#### What you are asked to do
Your task is to repeat the records exactly from the line containing "What is the" onward, through the final line.

Excerpts of spatial question data:
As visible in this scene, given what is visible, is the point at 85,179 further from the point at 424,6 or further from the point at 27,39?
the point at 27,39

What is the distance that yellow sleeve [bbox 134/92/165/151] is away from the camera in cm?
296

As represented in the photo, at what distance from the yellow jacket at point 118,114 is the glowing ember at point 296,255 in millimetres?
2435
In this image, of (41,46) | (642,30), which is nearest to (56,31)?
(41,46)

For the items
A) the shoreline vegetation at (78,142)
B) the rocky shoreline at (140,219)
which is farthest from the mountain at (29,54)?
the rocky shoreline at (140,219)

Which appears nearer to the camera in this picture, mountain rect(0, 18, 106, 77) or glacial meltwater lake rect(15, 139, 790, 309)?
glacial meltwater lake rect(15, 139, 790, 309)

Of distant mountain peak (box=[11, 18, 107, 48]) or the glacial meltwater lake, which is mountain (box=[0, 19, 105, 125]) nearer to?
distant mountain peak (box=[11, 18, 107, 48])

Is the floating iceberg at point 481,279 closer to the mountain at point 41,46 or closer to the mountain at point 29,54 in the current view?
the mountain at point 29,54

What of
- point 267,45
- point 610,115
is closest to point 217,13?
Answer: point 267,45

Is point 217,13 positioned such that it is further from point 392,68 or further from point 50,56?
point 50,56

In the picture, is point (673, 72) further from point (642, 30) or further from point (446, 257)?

#### Problem solution
What is the distance that yellow sleeve [bbox 134/92/165/151] is away from the camera in cm?
296

As represented in the photo, at what distance from the yellow jacket at point 118,114 is the glowing ember at point 296,255 in millimetres?
2435
In this image, of (41,46) | (642,30), which is nearest to (56,31)?
(41,46)

For the items
A) the shoreline vegetation at (78,142)
B) the rocky shoreline at (140,219)
which is farthest from the mountain at (29,54)?
the rocky shoreline at (140,219)

Which appears nearer to the camera in this picture, mountain rect(0, 18, 106, 77) or glacial meltwater lake rect(15, 139, 790, 309)?
glacial meltwater lake rect(15, 139, 790, 309)

Of distant mountain peak (box=[11, 18, 107, 48]) or the glacial meltwater lake, which is mountain (box=[0, 19, 105, 125]) nearer to?
distant mountain peak (box=[11, 18, 107, 48])

Is the floating iceberg at point 481,279 closer to the mountain at point 41,46 or closer to the mountain at point 29,54 in the current view?
the mountain at point 29,54

What of
- point 267,45
- point 610,115
is closest to point 217,13?
Answer: point 267,45

Is point 217,13 positioned such that it is further from point 392,68 or further from point 50,56?
point 50,56

In the picture, is point (673, 72) further from point (642, 30) or further from point (446, 257)?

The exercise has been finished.